Maybe you have a friend or a loved one who is in danger. What can you do?
“I tried to make her get away from her boyfriend, but she just stopped answering my calls, or would make excuses about getting together. Doesn’t she know how dangerous he is?”
It can be frustrating and painful to see your loved ones in danger. Remember the SOS hotline is not just for direct victims of abuse – you can call and talk to someone to learn more about what you can do to help your friend.
Call the SOS hotline at 620-342-7943 24 hours a day, 7 days a week.
Encourage him or her to participate in activities outside of the relationship with friends and family. If he or she ends the relationship, continue to be supportive of them. Even though the relationship was abusive, your friend or family member may still feel sad and lonely once it is over. He or she will need time to mourn the relationship and will especially need your support at that time.
Help him or her to develop a safety plan.
Be there for them.
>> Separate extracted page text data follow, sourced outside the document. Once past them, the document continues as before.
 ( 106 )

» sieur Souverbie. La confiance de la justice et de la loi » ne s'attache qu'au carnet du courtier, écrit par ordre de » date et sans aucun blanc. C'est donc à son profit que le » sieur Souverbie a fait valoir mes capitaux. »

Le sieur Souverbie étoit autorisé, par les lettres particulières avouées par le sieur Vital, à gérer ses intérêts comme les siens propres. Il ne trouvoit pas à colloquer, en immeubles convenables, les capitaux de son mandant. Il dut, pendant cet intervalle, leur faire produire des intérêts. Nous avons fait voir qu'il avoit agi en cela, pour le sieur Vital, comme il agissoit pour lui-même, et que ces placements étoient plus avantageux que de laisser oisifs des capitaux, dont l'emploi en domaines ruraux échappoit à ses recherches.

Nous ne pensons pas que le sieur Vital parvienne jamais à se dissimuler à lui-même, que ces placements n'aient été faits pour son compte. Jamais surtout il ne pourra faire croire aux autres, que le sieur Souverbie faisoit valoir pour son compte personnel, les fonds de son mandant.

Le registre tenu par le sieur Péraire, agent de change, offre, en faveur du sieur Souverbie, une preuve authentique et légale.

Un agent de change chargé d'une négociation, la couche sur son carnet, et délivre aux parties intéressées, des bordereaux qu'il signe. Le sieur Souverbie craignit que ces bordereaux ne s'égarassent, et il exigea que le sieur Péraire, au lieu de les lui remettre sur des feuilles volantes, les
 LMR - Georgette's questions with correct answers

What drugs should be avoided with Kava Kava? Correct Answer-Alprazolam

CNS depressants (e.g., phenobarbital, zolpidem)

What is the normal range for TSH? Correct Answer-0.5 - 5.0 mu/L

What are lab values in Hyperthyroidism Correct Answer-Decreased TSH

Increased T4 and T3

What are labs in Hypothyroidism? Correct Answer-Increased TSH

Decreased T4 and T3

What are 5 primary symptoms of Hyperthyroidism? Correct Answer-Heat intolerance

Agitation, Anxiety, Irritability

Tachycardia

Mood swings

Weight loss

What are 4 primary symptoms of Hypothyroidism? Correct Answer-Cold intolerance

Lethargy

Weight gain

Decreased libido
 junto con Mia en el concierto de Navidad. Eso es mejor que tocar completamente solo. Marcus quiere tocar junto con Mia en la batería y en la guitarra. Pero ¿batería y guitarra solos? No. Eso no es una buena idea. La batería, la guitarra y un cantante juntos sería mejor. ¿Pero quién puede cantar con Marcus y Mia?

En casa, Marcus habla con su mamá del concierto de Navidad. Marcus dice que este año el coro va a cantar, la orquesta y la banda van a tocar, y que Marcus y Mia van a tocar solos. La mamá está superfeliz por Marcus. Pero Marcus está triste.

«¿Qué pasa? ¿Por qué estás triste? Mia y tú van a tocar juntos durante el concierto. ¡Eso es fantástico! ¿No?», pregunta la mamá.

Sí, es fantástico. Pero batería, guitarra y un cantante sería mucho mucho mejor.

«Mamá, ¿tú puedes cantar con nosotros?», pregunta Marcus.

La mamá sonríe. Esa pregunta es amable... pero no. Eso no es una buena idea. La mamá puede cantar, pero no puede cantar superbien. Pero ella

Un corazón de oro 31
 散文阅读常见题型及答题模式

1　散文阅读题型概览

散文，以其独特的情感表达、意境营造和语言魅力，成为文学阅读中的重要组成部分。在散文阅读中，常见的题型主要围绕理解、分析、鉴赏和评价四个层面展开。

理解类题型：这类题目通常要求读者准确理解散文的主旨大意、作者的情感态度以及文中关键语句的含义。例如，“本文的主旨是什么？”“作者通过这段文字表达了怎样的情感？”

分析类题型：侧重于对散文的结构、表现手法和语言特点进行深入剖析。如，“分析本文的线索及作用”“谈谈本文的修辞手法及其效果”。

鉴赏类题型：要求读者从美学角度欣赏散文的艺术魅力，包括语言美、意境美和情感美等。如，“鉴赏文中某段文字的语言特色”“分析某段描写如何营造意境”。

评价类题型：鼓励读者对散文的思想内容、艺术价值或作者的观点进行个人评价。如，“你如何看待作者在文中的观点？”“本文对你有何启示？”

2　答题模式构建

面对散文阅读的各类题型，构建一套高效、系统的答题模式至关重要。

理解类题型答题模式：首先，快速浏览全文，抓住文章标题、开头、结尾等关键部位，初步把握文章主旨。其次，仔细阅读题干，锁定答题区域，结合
Encourage him or her to talk to people who can provide help and guidance. SOS provides free counseling or support groups.
Offer to go with him or her to talk to SOS. If he or she has to go to the police, court or a lawyer, offer to go along for moral support.
Accept that you cannot “rescue” him or her. Although it is difficult to see someone you care about get hurt, ultimately the person getting hurt has to be the one to decide that they want to do something about it. It’s important for you to support him or her and help them find a way to safety and peace.